• **Extract provided**:
>>>>

Australian democracy? We fixed it
But if we want to entrench these changes, campaign finance reform is essential
Note from Tim Dunlop: As promised, I am commissioning articles for this newsletter, and the latest one is below, by Jane Gilmore. More are in the pipeline. Your subscription helps pay for the publication of these articles and all the work published here. Thank you.
Jane Gilmore was the founding editor of The Kings Tribune (2007-2014). She is now a public speaker, consent educator, & freelance journalist. Her book Fixed It: Violence and the Representation of Women in the Media, was published by Penguin in 2019.
Anyone else wake up on Sunday with a hopeful bounce?
Not only because change happened but because this change proves even more change is possible. We are no longer waving impotent signs at an outsized bulldozer. We demolished the bulldozer and built a new coalition in its place.
We can—and we should—pause to enjoy this moment. It is a remarkable change across every state and every demographic.
Dr Michelle Ananda-Rajah, a woman of colour, won Peter Costello’s deep blue seat of Higgins for the Labor party, and that result, to me, sums up the change that happened right across the country. Everything history has told us to expect about the two-party system of politics is gone.
This change, however, is new and fragile.
There’s a special kind of rage that happens when you take power away from people who’ve never had reason to question their entitlement to that power. Remember Tony Abbott’s long and venomous tantrum after Julia Gillard won the 2010 election? That will have nothing on the hailstorm of toys being hurled out of conservative prams over the next three years.
So, after everyone has had time to recover from the shock of what happened on Saturday, reaction will set in, and the backlash will be shattering.
This time it’s not just one woman taking the Rightful Place of a Man With A Future; there’s a whole team of them. Smart, dedicated, articulate, empathetic women stormed out of their consulting suites and knocked over the entitled white men like they were skittles.
And it’s not just the Liberal politicians. Their cheerleaders in the Murdoch press will also have to take a long, painful look at their own irrelevance.
The Murdoch press cut its own throat when it chose dishonest propaganda over honest journalism, and anyone with lingering doubts about the demise of their ability to sway elections should now let those doubt go. Saturday’s result proved that no amount of hysterical caballing against Labor, the Greens, or the “fake” Independents will stop people voting for candidates they believe in.

<<<<

Spatial questions based on pictures:
>>>>

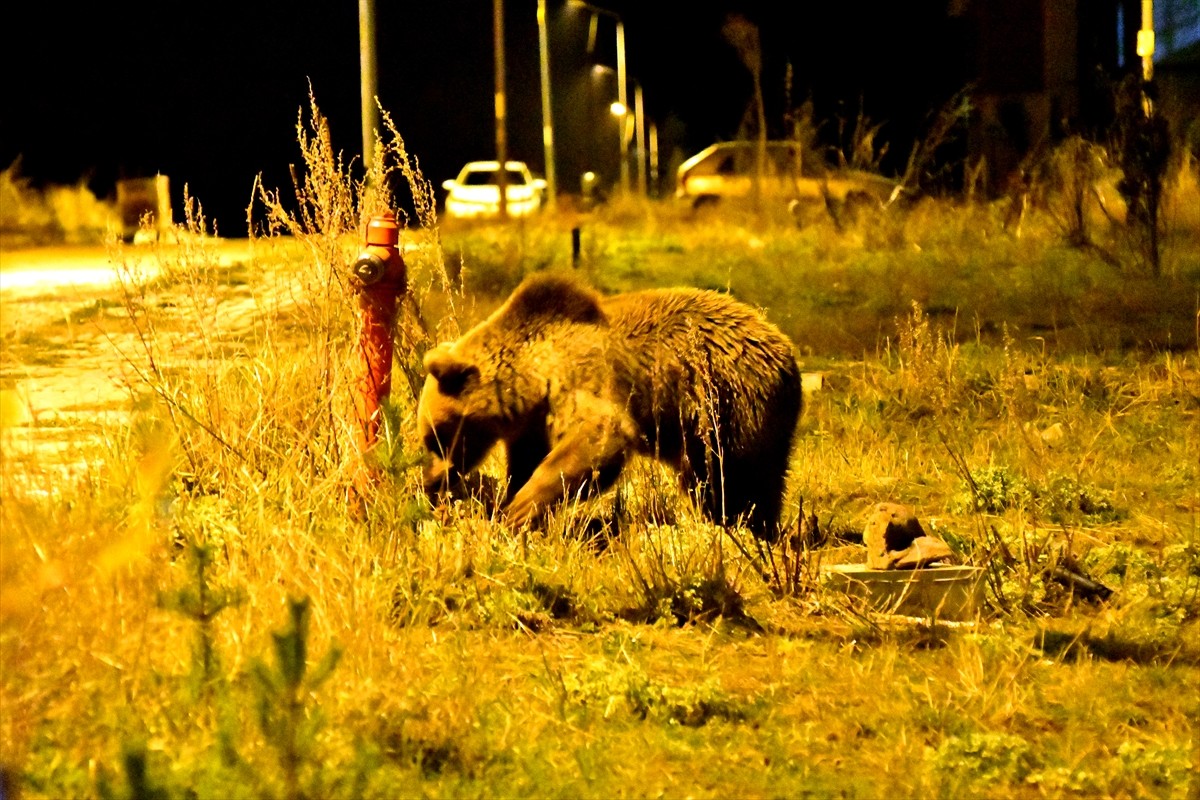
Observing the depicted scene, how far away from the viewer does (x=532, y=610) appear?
5.43 m

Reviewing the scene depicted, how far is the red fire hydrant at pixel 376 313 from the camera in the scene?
6.28 metres

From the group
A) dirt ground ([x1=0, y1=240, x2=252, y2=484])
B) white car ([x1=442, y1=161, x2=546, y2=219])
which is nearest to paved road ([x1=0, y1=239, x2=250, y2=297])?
dirt ground ([x1=0, y1=240, x2=252, y2=484])

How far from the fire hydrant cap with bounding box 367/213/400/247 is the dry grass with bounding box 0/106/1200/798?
1.39 feet

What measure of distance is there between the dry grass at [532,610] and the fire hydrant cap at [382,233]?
425 millimetres

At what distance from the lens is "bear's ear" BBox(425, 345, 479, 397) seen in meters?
6.49

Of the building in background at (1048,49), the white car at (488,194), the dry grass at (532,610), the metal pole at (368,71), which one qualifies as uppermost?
the building in background at (1048,49)

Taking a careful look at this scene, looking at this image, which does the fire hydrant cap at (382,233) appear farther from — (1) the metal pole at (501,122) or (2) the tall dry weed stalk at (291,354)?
(1) the metal pole at (501,122)

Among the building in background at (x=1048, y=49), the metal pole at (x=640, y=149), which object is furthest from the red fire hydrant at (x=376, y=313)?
the building in background at (x=1048, y=49)

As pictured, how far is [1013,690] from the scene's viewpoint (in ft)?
15.2

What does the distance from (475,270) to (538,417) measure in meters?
9.93

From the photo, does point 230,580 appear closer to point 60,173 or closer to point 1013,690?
point 1013,690

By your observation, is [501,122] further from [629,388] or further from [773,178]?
[629,388]

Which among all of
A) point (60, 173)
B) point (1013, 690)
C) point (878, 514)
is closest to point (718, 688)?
point (1013, 690)

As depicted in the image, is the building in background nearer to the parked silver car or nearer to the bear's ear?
the parked silver car
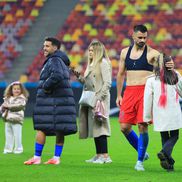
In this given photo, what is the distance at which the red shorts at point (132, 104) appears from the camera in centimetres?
1108

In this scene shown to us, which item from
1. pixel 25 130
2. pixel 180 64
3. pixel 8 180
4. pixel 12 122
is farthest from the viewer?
pixel 180 64

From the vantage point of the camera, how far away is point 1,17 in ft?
107

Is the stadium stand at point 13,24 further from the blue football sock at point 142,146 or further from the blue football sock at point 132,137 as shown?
the blue football sock at point 142,146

<<<<

• **Do this**: In the article on the Australian election, who won the seat of Higgins for the Labor party?

• **Worked solution**: Dr Michelle Ananda-Rajah